Mitte des 16. Jahrhunderts habe der vor allem von Portugal betriebene Handel mit Afrikanern dem Gold als gewinnbringendster afrikanischer Quelle des Wohlstands den Rang abgelaufen und sei zur Grundlage eines neuen Wirtschaftssystems geworden, das »Europa im Laufe der Zeit reicher machen sollte als das afrikanische Gold oder auch Asiens so heiß begehrte Seidenstoffe und Gewürze«. Schätzungen von heute gehen von zwölf Millionen Afrikanern aus, die nach Amerika gebracht wurden. Weitere sechs und mehr Millionen starben bei den Sklavenjagden, bei den brutalen Märschen an die Küste, während des Aufenthalts in Verliesen bis zum Verladen auf die Sklavenschiffe oder während der Überfahrt – mit unermesslichen Auswirkungen auf Afrikas Entwicklung in den folgenden Jahrhunderten.

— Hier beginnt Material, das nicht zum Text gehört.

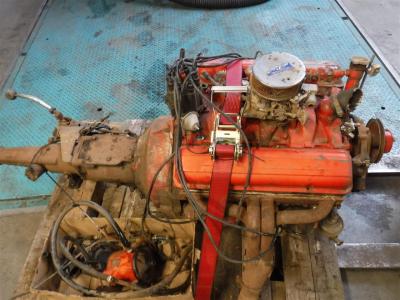 1964 Chevrolet parts engine 302-327-350CU, V1209MB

French will mit seiner Globalgeschichte klarmachen, dass »Afrika mehr als jeder andere Teil der Welt der Motor in der Maschinerie der Moderne war«. »Ohne afrikanische Völker, die von den Küsten des Kontinents aus verkauft wurden, hätte Amerika wenig zum Aufstieg des Westens beitragen können. Afrikanische Arbeitskraft in Form von Sklaven wurde zum begünstigenden Faktor, der die Entwicklung Amerikas erst ermöglichte. Ohne sie sind Europas Kolonialprojekte in der Neuen Welt, wie wir sie kennen, schlicht nicht vorstellbar.«
Die Geschichtsforschung jedoch habe sich über die Bedeutung Afrikas bei der Entstehung der modernen Welt in Schweigen gehüllt. Diese für unser Weltverständnis so grundlegende Auslassung ist für French nur »eines von zahlreichen Beispielen in einem jahrhundertealten Prozess der Schmälerung, Trivialisierung und Löschung von Afrikanern und Menschen afrikanischer Abstammung aus der Erzählung von der modernen Welt«, erforschbar bis tief in heute noch wirkende koloniale Strukturen hinein.

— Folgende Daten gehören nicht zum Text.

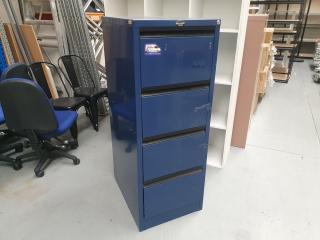 Precision Four Drawer Filing Cabinet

Frenchs Werk ist eine »kraftvolle Neudeutung der Geschichte«, wie es zutreffend im Klappentext heißt, die zum radikalen Umdenken auffordert. Sie reicht durch die vergangenen sechs Jahrhunderte bis in die Gegenwart und rückt im letzten Teil die Rolle der Sklaven im amerikanischen Unabhängigkeitskrieg und im Bürgerkrieg in ein neues Licht. Denn letzten Endes war es nicht Lincoln, der im Übrigen entgegen landläufiger Erzählung nichts gegen die Sklaverei hatte, sondern es waren die »Schwarzen Frauen und Männer selbst, jene Nachkommen von Menschen aus Afrika, die sich der Herausforderung ihrer Befreiung stellten«.
Der Autor selbst, ich habe es noch nicht erwähnt, ist in langer Linie ein Abkömmling von nach Amerika verschleppten Sklaven. Sein Geschichtswerk, das zu einer neuen Wahrnehmung des afrikanischen Kontinents führen soll, ist, wie er im Nachgang schreibt, »aus persönlicher Erfahrung erwachsen«, in »Lektionen, die ich schon als afro-amerikanisches Kind zu lernen begann und die mal subtil, mal brutal daherkamen«. Lektionen, die in diesem lesenswerten Buch Seite für Seite präsent sind.
Howard W. French: AFRIKA und die Entstehung der modernen Welt. Eine Globalgeschichte. Aus dem Amerikanischen übersetzt von Karin Schuler, Thomas Stauder, Andreas Thomsen, Klett Cotta 2023, 508 Seiten, 35 €. – Howard W. French schreibt in der Originalfassung seines Buches das Wort »Black«, wenn es sich auf die Ethnizität bezieht, konsequent groß. Dies soll darauf verweisen, dass es um mehr geht als die reine Hautfarbe, weil mit dem Wort anthropologische und soziale Vorurteile verbunden sind. Klett Cotta hat in der deutschen Fassung ebenfalls in dem genannten Zusammenhang das Wort »Schwarz« immer großgeschrieben. Ossietzky hat sich dieser Schreibweise angeschlossen.